Instructions for the task:
Continue the MP's statement on air strikes against Daesh in Syria, starting after its last sentence.

— start Page excerpt —

Air Strikes Against Daesh in Syria

The House of Commons is to vote tonight on whether to extend air strikes from Iraq into Syria in order to defeat Daesh.


The decision to use military force is one of the most significant that any government takes. Deciding whether or not to vote in favour of military action is one of the most difficult decisions I will have to make as your Member of Parliament.


I have considered carefully the emails and letters that I have received from constituents. I listened to the Prime Minister’s statement last week, and the response of the Leader of the Opposition. I have studied the Foreign Affairs Select Committee report and the Prime Minister’s written response. I have attended briefings on the issue delivered by Ministers, including the Home Secretary, the Foreign Secretary, the Defence Secretary and the Secretary of State for International Development, and by senior military officials. In addition, I met the Foreign Secretary yesterday to discuss specific issues which I wished to clarify.


I am particularly mindful of the strong links between my constituency and the RAF. I have invited all who may be affected directly by this vote to contact me with their views now and in the future.


Having considered both sides of the argument, I have decided to vote in favour of the government’s motion today.

— end Page excerpt —
— start Entries shown —

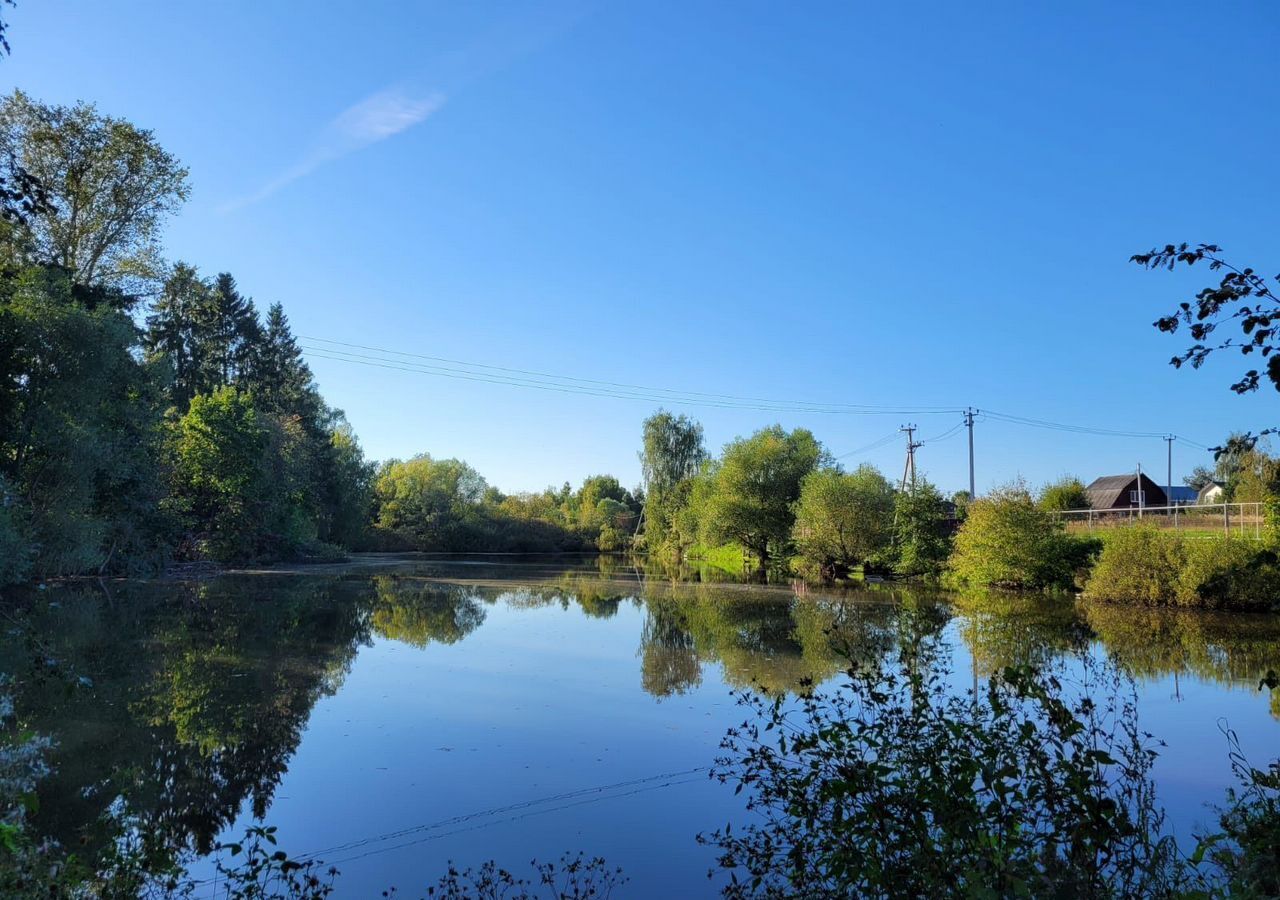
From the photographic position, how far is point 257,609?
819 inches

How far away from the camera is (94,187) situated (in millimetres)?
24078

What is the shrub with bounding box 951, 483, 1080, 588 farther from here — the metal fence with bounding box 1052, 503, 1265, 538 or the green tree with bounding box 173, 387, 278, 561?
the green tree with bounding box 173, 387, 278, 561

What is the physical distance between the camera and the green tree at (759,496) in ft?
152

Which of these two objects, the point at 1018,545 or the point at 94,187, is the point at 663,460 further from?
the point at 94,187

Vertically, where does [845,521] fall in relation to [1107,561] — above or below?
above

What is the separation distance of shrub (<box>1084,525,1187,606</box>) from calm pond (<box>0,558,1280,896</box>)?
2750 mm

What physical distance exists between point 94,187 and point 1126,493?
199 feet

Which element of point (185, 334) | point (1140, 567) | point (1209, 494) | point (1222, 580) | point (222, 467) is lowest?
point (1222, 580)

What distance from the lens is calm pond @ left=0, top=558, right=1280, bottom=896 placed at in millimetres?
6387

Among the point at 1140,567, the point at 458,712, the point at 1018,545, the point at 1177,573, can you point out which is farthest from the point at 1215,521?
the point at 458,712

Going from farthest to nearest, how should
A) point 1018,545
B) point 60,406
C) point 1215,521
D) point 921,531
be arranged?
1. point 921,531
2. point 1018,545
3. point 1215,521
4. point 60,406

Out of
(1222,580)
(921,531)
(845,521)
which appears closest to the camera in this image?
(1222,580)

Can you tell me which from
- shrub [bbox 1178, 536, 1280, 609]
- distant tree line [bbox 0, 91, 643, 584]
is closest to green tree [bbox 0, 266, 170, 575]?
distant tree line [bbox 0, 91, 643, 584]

— end Entries shown —
— start Entries shown —

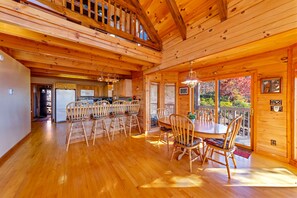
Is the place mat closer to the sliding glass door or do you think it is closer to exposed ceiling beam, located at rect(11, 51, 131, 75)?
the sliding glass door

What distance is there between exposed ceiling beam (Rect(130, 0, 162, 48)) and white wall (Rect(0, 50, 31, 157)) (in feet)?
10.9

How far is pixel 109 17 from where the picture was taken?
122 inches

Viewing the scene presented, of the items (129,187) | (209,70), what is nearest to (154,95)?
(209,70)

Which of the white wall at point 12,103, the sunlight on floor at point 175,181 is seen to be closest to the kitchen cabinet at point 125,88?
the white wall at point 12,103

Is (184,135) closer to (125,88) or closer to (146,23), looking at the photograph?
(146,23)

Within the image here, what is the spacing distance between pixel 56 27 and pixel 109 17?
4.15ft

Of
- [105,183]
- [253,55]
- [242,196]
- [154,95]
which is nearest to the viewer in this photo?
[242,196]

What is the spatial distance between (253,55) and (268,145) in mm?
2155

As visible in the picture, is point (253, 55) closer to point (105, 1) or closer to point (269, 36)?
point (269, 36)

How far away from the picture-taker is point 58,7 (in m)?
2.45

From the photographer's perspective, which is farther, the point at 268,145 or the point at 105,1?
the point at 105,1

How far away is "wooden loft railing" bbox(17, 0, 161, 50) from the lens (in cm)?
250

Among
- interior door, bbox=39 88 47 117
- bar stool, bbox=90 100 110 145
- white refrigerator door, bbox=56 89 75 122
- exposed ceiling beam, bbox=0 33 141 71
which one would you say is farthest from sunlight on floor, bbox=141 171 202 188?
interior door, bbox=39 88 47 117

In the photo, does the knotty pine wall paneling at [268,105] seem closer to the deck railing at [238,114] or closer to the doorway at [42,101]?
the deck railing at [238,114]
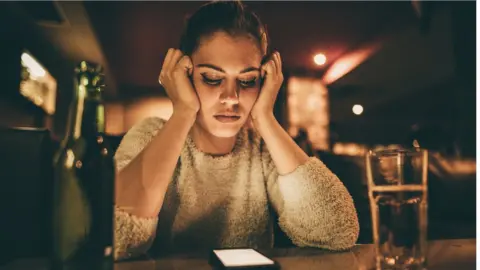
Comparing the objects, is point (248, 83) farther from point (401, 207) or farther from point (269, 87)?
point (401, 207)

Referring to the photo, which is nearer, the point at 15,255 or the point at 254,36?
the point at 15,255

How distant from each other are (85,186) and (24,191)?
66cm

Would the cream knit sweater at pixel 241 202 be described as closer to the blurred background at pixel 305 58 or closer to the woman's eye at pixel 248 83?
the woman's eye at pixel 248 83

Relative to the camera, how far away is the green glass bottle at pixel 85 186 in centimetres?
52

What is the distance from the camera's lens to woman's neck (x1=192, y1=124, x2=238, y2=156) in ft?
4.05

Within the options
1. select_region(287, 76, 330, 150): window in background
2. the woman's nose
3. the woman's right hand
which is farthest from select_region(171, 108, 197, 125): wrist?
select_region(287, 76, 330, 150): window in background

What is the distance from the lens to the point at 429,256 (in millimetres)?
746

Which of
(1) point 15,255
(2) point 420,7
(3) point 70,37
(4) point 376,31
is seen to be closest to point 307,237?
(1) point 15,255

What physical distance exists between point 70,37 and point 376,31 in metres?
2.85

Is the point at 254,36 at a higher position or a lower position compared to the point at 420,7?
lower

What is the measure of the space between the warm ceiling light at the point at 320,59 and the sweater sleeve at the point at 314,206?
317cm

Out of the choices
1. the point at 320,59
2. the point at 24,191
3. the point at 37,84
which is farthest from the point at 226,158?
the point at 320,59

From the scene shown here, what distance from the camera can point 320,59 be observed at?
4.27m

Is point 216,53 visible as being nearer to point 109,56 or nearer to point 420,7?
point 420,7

— end Entries shown —

Task answer:
My five main reasons are set out below:


  1. Daesh poses a direct and present threat to our country. It has already taken the lives of British hostages. It has inspired the worst terrorist attack against British people since 7/7, killing 30 British citizens on the beaches of Tunisia. In the last 12 months, our police and security services have disrupted no fewer than seven terrorist plots to attack the UK, every one of which was either linked to or inspired by Daesh.


    Daesh has been behind more than 40 successful terrorist attacks around the world in the last twelve months including, most recently, the atrocities in Paris. The threat posed by Daesh is recognised around the world - as shown in the United Nations Security Council Resolution (see below).


    The first duty of government is to protect its citizens. The assessment of the military, the security services, our allies and the United Nations Security Council is that “all necessary measures” must be used to prevent terrorist acts by Daesh, in conjunction with diplomatic engagement. Inaction is not an option.


  2. The United Nations Security Council Resolution provides a legal basis for targeted action against Daesh. The United Nations Security Council has passed a Resolution which states that Daesh constitutes an “unprecedented threat to international peace and security” and calls on states to take “all necessary measures”. A vote in favour of the motion tonight will support and enact that Security Council Resolution.


  3. The motion is focused solely on targeting Daesh and eradicating its safe haven in Iraq and Syria, as part of a broader strategy to bring about a stable political settlement. Regime-change must be achieved through diplomatic engagement, but that will not happen quickly. Until that happens, we must target the people who mean our country and our allies very great harm. The longer Daesh is allowed to grow in Syria, the greater the threat it will pose.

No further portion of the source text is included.